Scuole americane in Italia: un congresso ad Asolo ospiti di Cimba

Nota - Questo comunicato è stato pubblicato integralmente come contributo esterno. Questo contenuto non è pertanto un articolo prodotto dalla redazione di TrevisoToday

Oggi e domani (12 e 13 febbraio) si tiene ad Asolo la convention nazionale di AACUPI, l'associazione che riunisce tutte le scuole in Italia che propongono programmi di studio all'estero per studenti americani di college e università (Association of American College and University Programs in Italy). L'incontro itinerante si tiene quattro volte l'anno, presso uno dei membri, ed ora ad ospitare l'evento sarà il CIMBA (Consortium Institute of Management and Business Analysis) di Paderno del Grappa, assieme all'Università di Iowa, che dal 1992 in Veneto è punto di riferimento per un flusso ininterrotto di studenti USA che trascorrono qui un periodo di studio, sia per completare il percorso accademico dell'università (undergraduate) sia per proseguire il perfezionamento con l'alta formazione post-universitaria con un programma MBA (Master in Business Administration).

«Siamo partner di AACUPI, e ci fa molto piacere ospitare la convention nazionale in Veneto - afferma Cristina Turchet, associate director di CIMBA - un territorio che è fortemente rappresentativo del fenomeno "study abroad", che vede l'Europa come principale destinazione, e, tra i Paesi UE, Italia al secondo posto, meta preferita dagli studenti che qui trovano formazione ad alto livello, ma anche un contesto culturale e sociale impareggiabile in tutto il mondo, che fa del loro soggiorno qui un'esperienza di grande valore. Siamo anche consapevoli che la presenza di studenti internazionali nei nostri centri crea uno scambio di culture e di competenze che rappresenta un arricchimento reciproco, ben oltre la voce di un bilancio in attivo. Lo testimoniano, ad esempio, le work experience che i nostri studenti fanno presso aziende locali, portando in quelle organizzazioni i metodi e i punti di vista della cultura internazionale di business, oppure il fatto che gli imprenditori italiani possono partecipare ai nostri programmi di formazione di matrice americana, entrando in un network globale di manager e professionisti.»

I rappresentanti delle diverse scuole americane in Italia si riuniscono per discutere gli aspetti accademici ed organizzativi, e per trovare linee guida comuni sulle tematiche legate allo studio in Italia degli studenti americani. Un'occasione per molti di visitare Asolo che gli americani conoscono anche per essere inserita nel famoso libro "1000 Places to Visit Before You Die".

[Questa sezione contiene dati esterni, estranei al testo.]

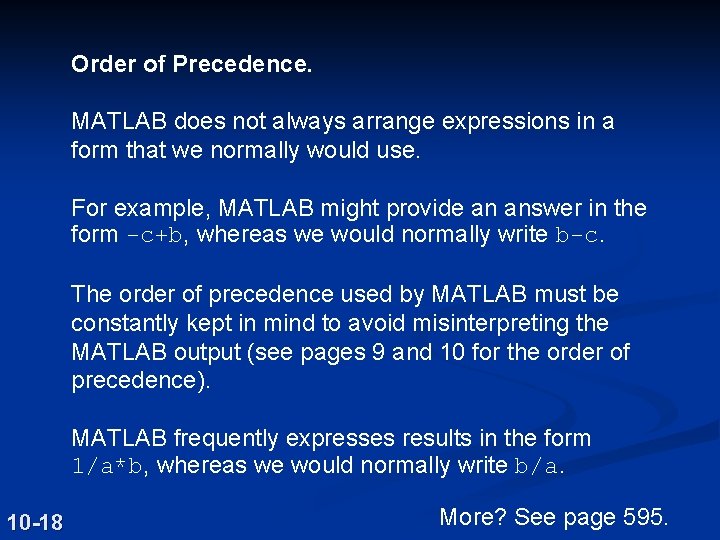 Order of Precedence.

MATLAB does not always arrange expressions in a form that we normally would use.

For example, MATLAB might provide an answer in the form -c+b, whereas we would normally write b-c.

The order of precedence used by MATLAB must be constantly kept in mind to avoid misinterpreting the MATLAB output (see pages 9 and 10 for the order of precedence).

MATLAB frequently expresses results in the form 1/a*b, whereas we would normally write b/a.

10-18

More? See page 595.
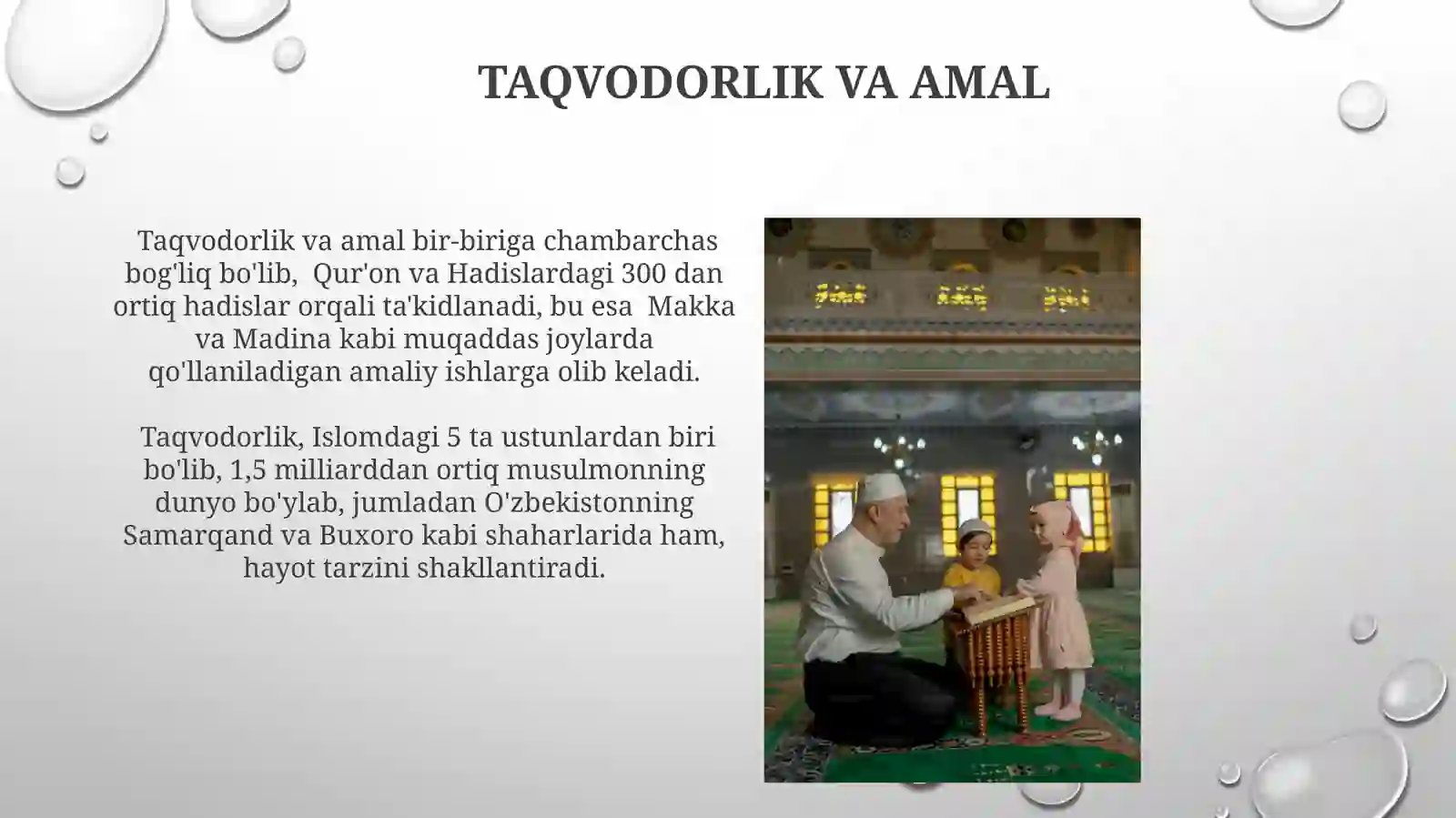 TAQVODORLIK VA AMAL

Taqvodorlik va amal bir-biriga chambarchas bog'liq bo'lib, Qur'on va Hadislardagi 300 dan ortiq hadislar orqali ta'kidlanadi, bu esa Makka va Madina kabi muqaddas joylarda qo'llaniladigan amaliy ishlarga olib keladi.

Taqvodorlik, Islomdagi 5 ta ustunlardan biri bo'lib, 1,5 milliarddan ortiq musulmonning dunyo bo'ylab, jumladan O'zbekistonning Samarqand va Buxoro kabi shaharlarida ham, hayot tarzini shakllantiradi.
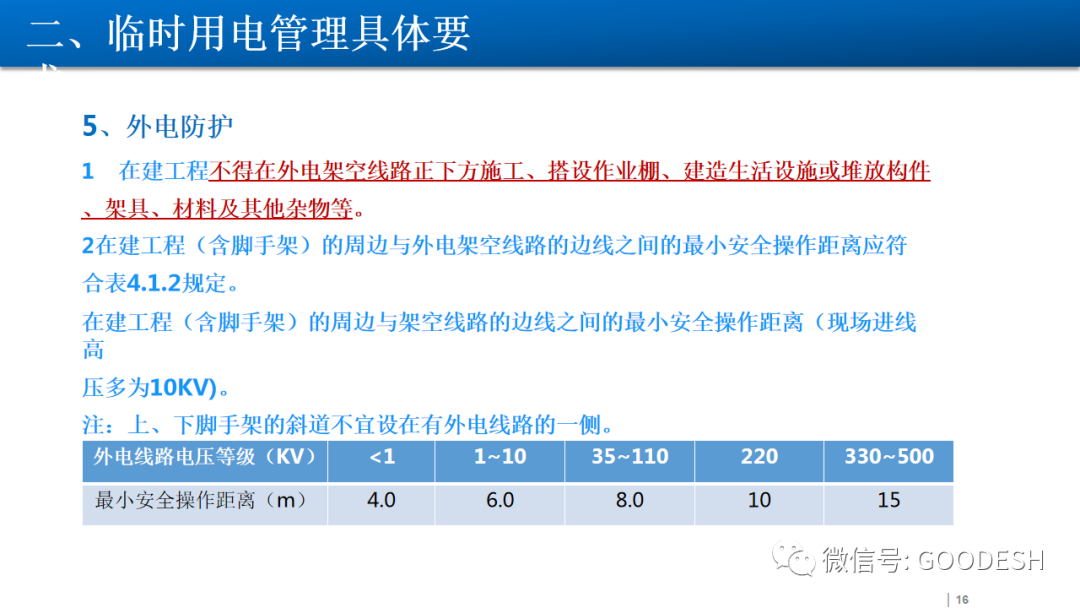 二、临时用电管理具体要求

5、外电防护

1 在建工程不得在外电架空线路正下方施工、搭设作业棚、建造生活设施或堆放构件、架具、材料及其他杂物等。

2在建工程（含脚手架）的周边与外电架空线路的边线之间的最小安全操作距离应符合表4.1.2规定。

在建工程（含脚手架）的周边与架空线路的边线之间的最小安全操作距离（现场进线高压多为10KV)。

注：上、下脚手架的斜道不宜设在有外电线路的一侧。

| 外电线路电压等级（KV） | <1 | 1~10 | 35~110 | 220 | 330~500 |
|---|---|---|---|---|---|
| 最小安全操作距离（m） | 4.0 | 6.0 | 8.0 | 10 | 15 |

微信号: GOODESH

16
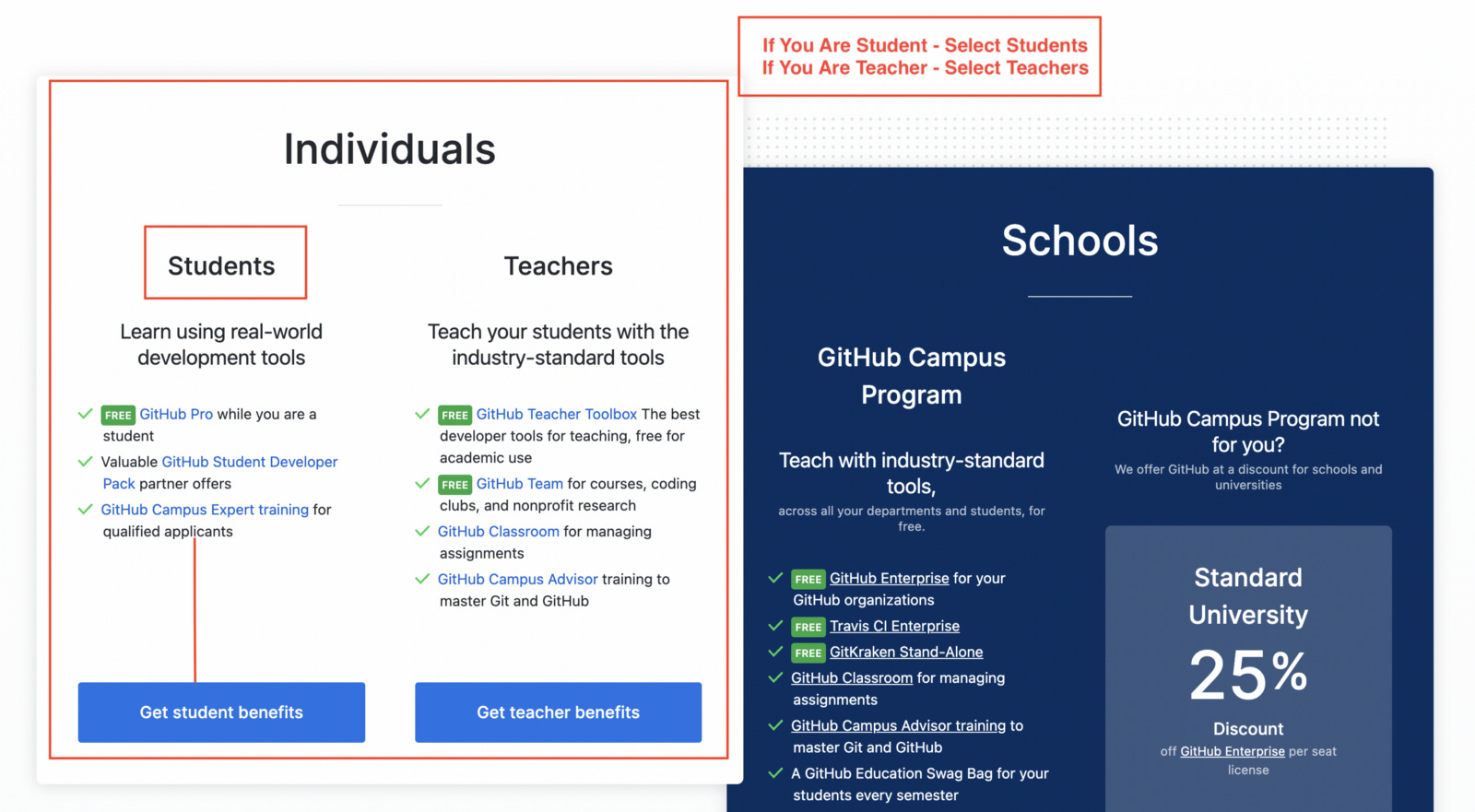 If You Are Student - Select Students
If You Are Teacher - Select Teachers

Individuals

Students

Learn using real-world development tools

FREE GitHub Pro while you are a student

Valuable GitHub Student Developer Pack partner offers

GitHub Campus Expert training for qualified applicants

Get student benefits

Teachers

Teach your students with the industry-standard tools

FREE GitHub Teacher Toolbox The best developer tools for teaching, free for academic use

FREE GitHub Team for courses, coding clubs, and nonprofit research

GitHub Classroom for managing assignments

GitHub Campus Advisor training to master Git and GitHub

Get teacher benefits

Schools

GitHub Campus Program

Teach with industry-standard tools,

across all your departments and students, for free.

FREE GitHub Enterprise for your GitHub organizations

FREE Travis CI Enterprise

FREE GitKraken Stand-Alone

GitHub Classroom for managing assignments

GitHub Campus Advisor training to master Git and GitHub

A GitHub Education Swag Bag for your students every semester

GitHub Campus Program not for you?

We offer GitHub at a discount for schools and universities

Standard University

25%

Discount

off GitHub Enterprise per seat license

Sono 150 i programmi americani di "study abroad" che operano su suolo italiano, e nel 2012 hanno visto la partecipazione di circa 19mila studenti, per la maggior parte in programmi undergraduate, secondo il Rapporto 2013 di IRPET (Istituto Regionale per la Programmazione Economica della Toscana) realizzato su commissione AACUPI. Un fenomeno che in Italia equivale complessivamente ad oltre 10mila posti di lavoro e ad oltre 500milioni di euro come valore aggiunto, includendo la spesa che gli studenti sostengono per i programmi, per i loro consumi e la spesa turistica, anche da parte dei parenti e amici che vengono in Italia a trovarli. Dalle interviste si è evinto che la spesa procapite per consumo degli studenti si attesa sui 1300 euro al mese.